Okay, the Twitter outage yesterday wasn’t the end of the world. But it did put a crimp in our usual routine and made gathering breaking news and information that much more challenging for a good part of the day.
Yesterday, Twitter said its technical difficulties were a result of a denial of service attack, but what kind of person or group can launch such an attack and why would they do it? And can it happen again?

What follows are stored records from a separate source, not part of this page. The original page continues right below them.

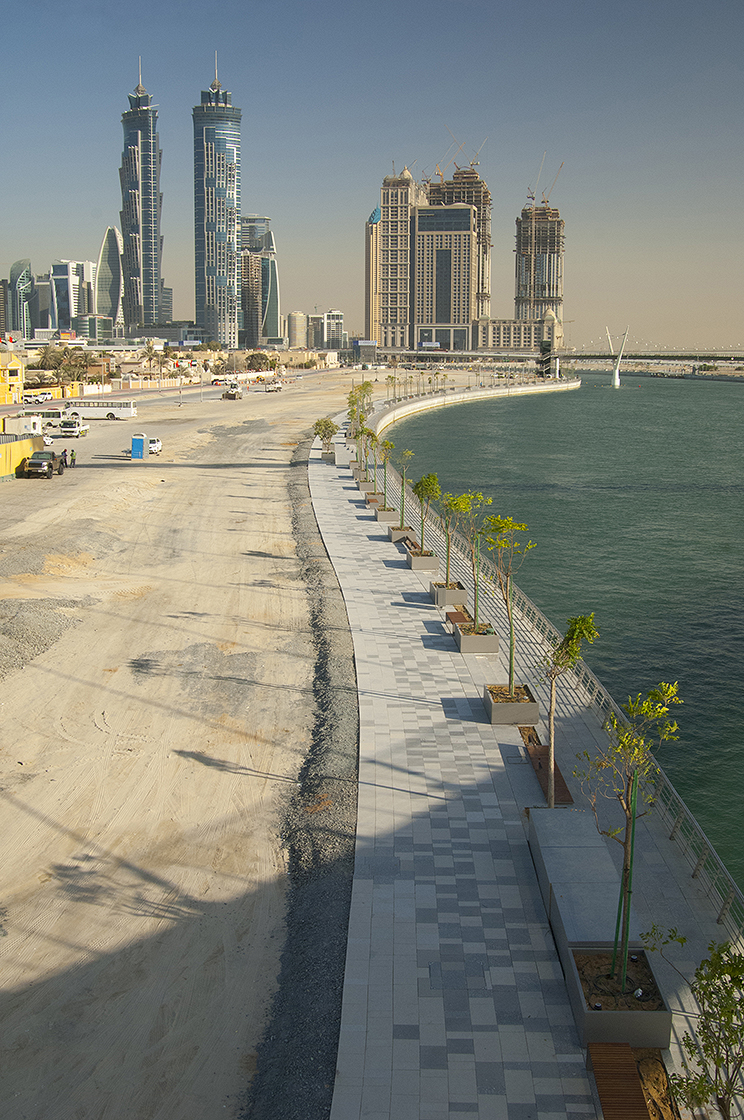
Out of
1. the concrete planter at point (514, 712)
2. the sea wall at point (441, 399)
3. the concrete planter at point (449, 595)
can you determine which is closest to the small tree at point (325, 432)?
the sea wall at point (441, 399)

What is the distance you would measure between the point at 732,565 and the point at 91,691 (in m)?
22.8

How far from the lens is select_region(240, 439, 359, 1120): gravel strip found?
688 centimetres

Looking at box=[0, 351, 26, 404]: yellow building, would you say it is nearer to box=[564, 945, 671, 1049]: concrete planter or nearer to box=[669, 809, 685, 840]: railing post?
box=[669, 809, 685, 840]: railing post

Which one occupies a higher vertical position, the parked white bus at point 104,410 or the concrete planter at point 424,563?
the parked white bus at point 104,410

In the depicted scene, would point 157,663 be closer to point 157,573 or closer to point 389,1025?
point 157,573

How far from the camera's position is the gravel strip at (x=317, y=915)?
6883 mm

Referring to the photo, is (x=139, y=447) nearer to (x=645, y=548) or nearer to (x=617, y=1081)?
(x=645, y=548)

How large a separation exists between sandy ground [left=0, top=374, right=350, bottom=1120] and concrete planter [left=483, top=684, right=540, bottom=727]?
2.96 m

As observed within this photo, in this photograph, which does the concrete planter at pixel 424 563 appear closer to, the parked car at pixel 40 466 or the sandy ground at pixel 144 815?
the sandy ground at pixel 144 815

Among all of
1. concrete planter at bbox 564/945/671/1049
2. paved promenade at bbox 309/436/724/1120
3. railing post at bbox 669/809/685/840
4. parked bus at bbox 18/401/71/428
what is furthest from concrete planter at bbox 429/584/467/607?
parked bus at bbox 18/401/71/428

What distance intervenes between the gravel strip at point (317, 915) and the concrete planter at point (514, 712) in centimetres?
206

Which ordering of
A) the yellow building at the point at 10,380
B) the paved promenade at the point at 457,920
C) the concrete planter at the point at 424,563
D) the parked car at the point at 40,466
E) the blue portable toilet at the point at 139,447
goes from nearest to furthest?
the paved promenade at the point at 457,920, the concrete planter at the point at 424,563, the parked car at the point at 40,466, the blue portable toilet at the point at 139,447, the yellow building at the point at 10,380

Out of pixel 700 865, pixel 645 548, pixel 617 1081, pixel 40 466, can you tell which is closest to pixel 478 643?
pixel 700 865

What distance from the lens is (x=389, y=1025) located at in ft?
24.2
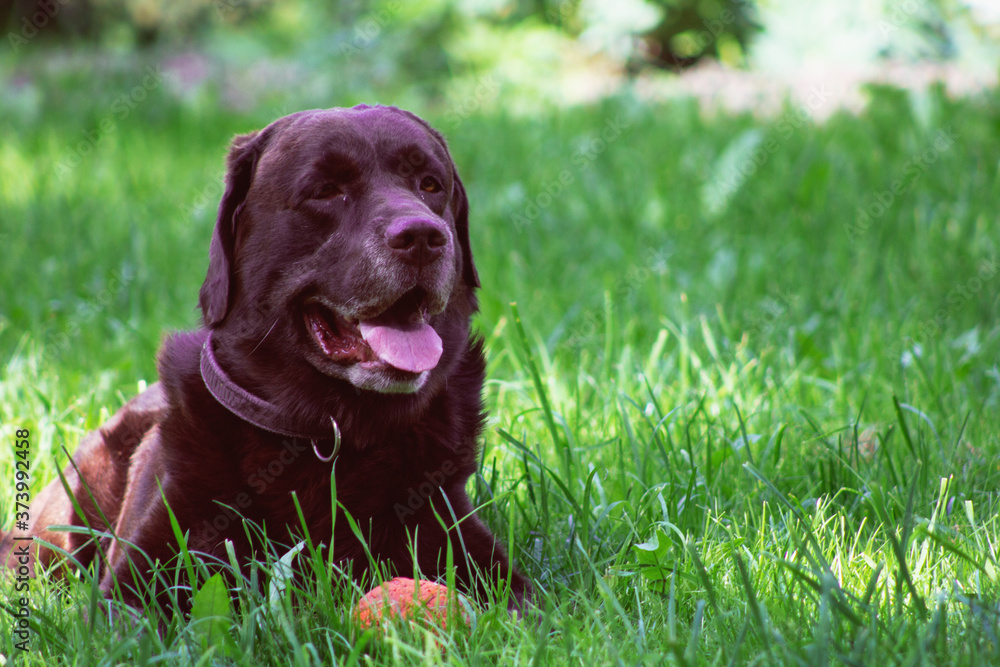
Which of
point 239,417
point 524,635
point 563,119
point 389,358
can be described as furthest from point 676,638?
point 563,119

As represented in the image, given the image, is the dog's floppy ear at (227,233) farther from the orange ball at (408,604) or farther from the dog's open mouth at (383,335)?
the orange ball at (408,604)

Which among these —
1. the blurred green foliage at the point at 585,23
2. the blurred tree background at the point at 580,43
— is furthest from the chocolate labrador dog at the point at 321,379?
the blurred green foliage at the point at 585,23

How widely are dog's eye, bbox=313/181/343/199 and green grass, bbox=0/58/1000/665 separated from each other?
2.17 ft

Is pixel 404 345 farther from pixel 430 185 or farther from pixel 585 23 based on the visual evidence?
pixel 585 23

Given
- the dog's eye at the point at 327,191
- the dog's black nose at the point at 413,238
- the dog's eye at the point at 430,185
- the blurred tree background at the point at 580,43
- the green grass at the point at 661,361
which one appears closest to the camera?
the green grass at the point at 661,361

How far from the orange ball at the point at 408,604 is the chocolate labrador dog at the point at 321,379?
0.13 m

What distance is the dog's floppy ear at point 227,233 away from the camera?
231cm

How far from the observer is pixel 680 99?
754cm

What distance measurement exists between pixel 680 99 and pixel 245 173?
19.0 feet

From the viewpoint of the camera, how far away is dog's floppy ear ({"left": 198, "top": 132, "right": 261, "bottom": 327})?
2.31 meters

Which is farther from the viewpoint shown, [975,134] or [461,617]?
[975,134]

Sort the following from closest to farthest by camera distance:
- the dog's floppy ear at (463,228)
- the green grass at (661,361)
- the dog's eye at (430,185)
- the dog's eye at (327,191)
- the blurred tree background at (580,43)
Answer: the green grass at (661,361), the dog's eye at (327,191), the dog's eye at (430,185), the dog's floppy ear at (463,228), the blurred tree background at (580,43)

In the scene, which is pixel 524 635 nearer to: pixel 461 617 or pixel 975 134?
pixel 461 617

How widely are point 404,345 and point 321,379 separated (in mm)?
234
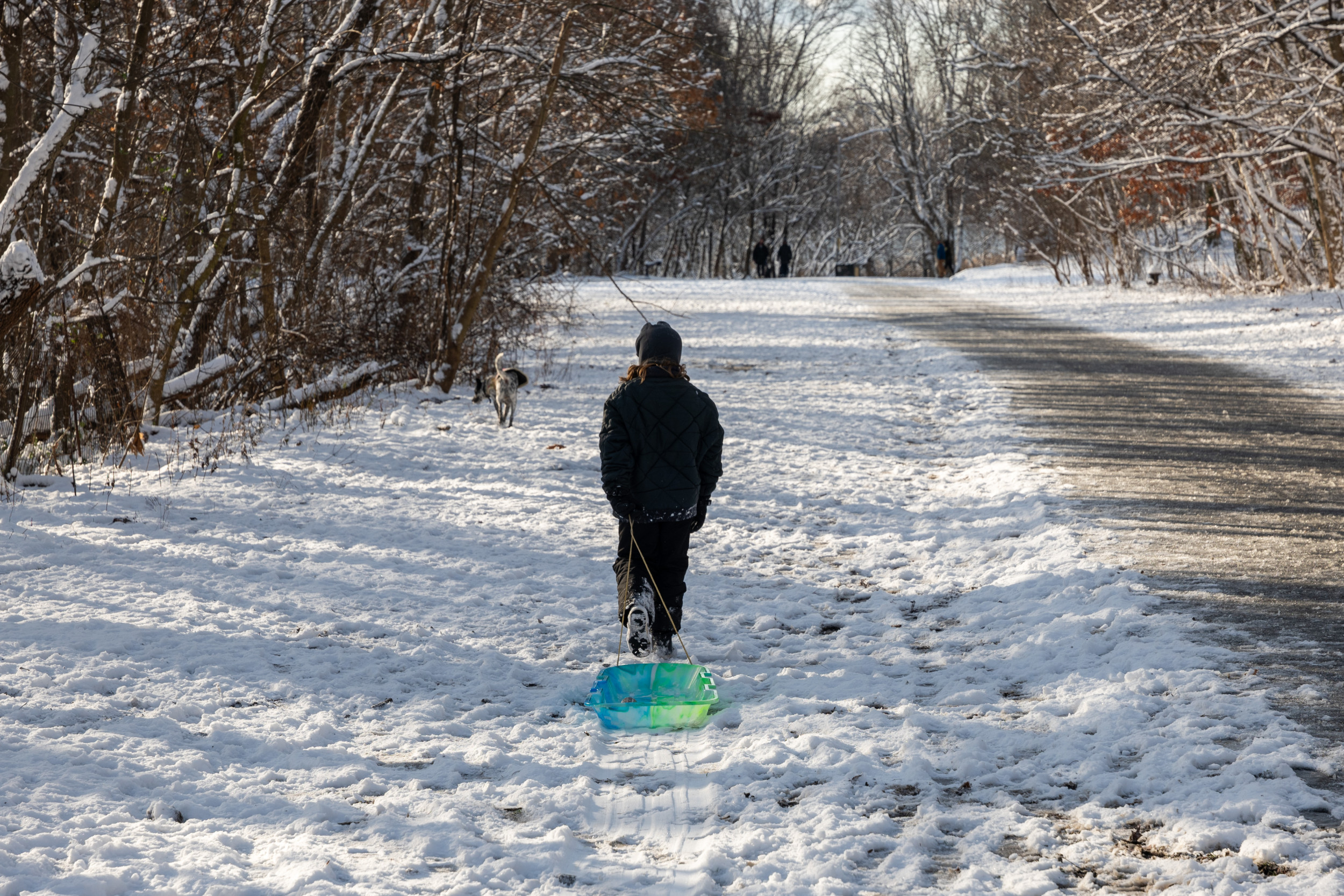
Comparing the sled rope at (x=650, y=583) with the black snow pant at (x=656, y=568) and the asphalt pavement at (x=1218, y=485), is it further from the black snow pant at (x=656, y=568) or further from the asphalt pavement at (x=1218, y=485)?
the asphalt pavement at (x=1218, y=485)

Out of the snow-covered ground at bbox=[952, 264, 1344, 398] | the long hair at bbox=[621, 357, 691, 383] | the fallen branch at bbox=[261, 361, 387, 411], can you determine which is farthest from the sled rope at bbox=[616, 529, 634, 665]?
the snow-covered ground at bbox=[952, 264, 1344, 398]

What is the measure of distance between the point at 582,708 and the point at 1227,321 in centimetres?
1522

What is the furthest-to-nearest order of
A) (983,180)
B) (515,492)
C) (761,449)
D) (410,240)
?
(983,180) < (410,240) < (761,449) < (515,492)

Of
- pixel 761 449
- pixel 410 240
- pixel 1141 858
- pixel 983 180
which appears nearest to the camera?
pixel 1141 858

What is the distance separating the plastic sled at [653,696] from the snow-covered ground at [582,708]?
0.10 metres

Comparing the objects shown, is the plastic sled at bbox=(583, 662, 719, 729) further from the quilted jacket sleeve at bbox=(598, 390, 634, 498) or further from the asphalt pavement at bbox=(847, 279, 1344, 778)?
the asphalt pavement at bbox=(847, 279, 1344, 778)

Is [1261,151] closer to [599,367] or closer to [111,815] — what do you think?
[599,367]

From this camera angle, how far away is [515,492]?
806 cm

Our colleagues at WebNewser have a full report on the attacks that slowed down Twitter, as well as Facebook, LiveJournal and Google’s Blogger site. The attack seems to have been targeting a blogger from the Eastern European nation of Georgia, which is currently in the midst of a war with Russia, Facebook’s chief security officer Max Kelly told CNET News.
According to Kelly:
It was a simultaneous attack across a number of properties targeting him to keep his voice from being heard. We’re actively investigating the source of the attacks, and we hope to be able to find out the individuals involved in the back end and to take action against them, if we can.
You have to ask who would benefit the most from doing this and think about what those people are doing and the disregard for the rest of the users and the Internet.
The people who are coordinating this attack, the criminals, are definitely determined and using a lot of resources. If they’re asking our infrastructure to generate hundreds of pages a second, that’s a lot of pages our users can’t see.
It’s unclear whether yesterday’s attacks are related to DDoS attacks that brought down Gawker earlier this week.